Ряд волшебных изменений
Милого лица,
В дымных тучках пурпур розы,
Отблеск янтаря,
И лобзания, и слезы,
И заря, заря!..
Да еще мало того: тут же, в виде послесловия к поэмке, приложено в прозе всем известное поэтическое правило, что тот не поэт, кто не в состоянии выскочить вниз головой из четвертого этажа (для каких причин? – я до сих пор этого не понимаю; но уж пусть это непременно надо, чтоб быть поэтом; не хочу спорить). Не знаю наверно, как приняли бы свой «Меркурий» лиссабонцы, но мне кажется, они тут же казнили бы всенародно, на площади, своего знаменитого поэта, и вовсе не за то, что он написал стихотворение без глагола, а потому, что вместо трелей соловья накануне слышались под землей такие трели, а колыхание ручья появилось в минуту такого колыхания целого города, что у бедных лиссабонцев не только не осталось охоты наблюдать
В дымных тучках пурпур розы
или
но даже показался слишком оскорбительным и небратским поступок поэта, воспевающего такие забавные вещи в такую минуту их жизни. Разумеется, казнив своего поэта (тоже очень небратски), они все непременно бы кинулись к какому-нибудь доктору Панглосу за умным советом, и доктор Панглос тотчас же и без большого труда уверил бы их всех, что это очень хорошо случилось, что они провалились, и что уж если они провалились, то это непременно к лучшему.

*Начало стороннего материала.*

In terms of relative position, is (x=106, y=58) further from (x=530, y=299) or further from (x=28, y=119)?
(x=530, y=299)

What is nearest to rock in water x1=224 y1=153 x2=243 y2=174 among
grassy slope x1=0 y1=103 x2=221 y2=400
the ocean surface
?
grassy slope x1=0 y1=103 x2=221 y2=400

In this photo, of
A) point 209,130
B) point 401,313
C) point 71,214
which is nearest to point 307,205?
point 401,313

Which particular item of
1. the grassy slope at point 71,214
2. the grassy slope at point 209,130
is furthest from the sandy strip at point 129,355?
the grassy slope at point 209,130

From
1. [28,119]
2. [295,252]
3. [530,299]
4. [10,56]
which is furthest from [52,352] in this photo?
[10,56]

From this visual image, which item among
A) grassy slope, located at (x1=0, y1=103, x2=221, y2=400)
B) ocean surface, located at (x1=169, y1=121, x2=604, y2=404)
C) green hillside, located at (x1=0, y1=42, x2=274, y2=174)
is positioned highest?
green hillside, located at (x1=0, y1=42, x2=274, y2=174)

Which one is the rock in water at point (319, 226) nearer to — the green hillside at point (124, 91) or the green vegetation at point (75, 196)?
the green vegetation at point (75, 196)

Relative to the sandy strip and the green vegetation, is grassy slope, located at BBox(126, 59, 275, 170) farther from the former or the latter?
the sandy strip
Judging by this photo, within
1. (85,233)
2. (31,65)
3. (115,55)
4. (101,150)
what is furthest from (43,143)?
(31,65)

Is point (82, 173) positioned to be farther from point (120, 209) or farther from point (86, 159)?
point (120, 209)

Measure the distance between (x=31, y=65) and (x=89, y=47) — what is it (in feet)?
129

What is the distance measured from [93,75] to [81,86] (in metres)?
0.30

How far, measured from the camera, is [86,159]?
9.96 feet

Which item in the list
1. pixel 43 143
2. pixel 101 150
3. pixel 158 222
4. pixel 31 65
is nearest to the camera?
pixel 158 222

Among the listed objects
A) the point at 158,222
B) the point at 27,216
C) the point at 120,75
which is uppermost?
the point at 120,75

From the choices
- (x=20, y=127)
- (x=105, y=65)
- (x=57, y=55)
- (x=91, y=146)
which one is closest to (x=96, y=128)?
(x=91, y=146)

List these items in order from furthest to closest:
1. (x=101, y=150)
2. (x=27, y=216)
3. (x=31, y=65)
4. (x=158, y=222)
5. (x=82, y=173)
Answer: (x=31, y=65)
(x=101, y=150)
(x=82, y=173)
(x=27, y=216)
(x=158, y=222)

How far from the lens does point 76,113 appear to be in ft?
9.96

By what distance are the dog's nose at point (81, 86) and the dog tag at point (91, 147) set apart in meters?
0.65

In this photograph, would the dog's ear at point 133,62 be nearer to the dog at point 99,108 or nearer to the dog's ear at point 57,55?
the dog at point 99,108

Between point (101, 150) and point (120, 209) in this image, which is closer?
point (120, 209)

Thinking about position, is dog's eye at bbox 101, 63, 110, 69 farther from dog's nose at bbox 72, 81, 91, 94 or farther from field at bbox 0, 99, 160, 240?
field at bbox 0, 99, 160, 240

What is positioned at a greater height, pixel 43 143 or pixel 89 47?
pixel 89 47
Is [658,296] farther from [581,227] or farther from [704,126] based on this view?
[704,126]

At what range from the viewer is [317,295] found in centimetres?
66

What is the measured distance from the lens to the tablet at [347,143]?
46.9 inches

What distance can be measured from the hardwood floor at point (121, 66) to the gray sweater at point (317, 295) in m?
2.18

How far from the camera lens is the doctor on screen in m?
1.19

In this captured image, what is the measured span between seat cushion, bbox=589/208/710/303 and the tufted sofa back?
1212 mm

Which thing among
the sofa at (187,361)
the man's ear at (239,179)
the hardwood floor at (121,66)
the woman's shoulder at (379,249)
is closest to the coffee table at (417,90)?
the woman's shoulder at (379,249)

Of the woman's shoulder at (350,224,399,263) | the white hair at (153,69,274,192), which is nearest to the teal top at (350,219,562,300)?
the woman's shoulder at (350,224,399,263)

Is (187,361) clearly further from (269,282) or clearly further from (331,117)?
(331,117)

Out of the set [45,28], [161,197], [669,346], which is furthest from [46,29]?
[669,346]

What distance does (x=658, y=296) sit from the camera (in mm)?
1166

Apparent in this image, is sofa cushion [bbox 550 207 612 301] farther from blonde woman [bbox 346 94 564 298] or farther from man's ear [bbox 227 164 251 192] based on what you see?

И доктора Панглоса никто бы не разорвал за это в клочки; напротив, дали бы ему пенсию и провозгласили бы его другом человечества. Ведь так все идет на свете.
Заметим, впрочем, следующее: положим, лиссабонцы и казнили своего любимого поэта, но ведь стихотворение, на которое они все рассердились (будь оно хоть и о розах и янтаре), могло быть великолепно по своему художественному совершенству. Мало того, поэта-то они б казнили, а через тридцать, через пятьдесят лет поставили бы ему на площади памятник за его удивительные стихи вообще, а вместе с тем и за «пурпур розы» в частности. Выходит, что не искусство было виновато в день лиссабонского землетрясения. Поэма, за которую казнили поэта, как памятник совершенства поэзии и языка, принесла, может быть, даже и немалую пользу лиссабонцам, возбуждая в них потом эстетический восторг и чувство красоты, и легла благотворной росой на души молодого поколения. Стало быть, виновато было не искусство, а поэт, злоупотребивший искусство в ту минуту, когда было не до него. Он пел и плясал у гроба мертвеца... Это, конечно, было очень нехорошо и чрезвычайно глупо с его стороны; но виноват опять-таки он, а не искусство.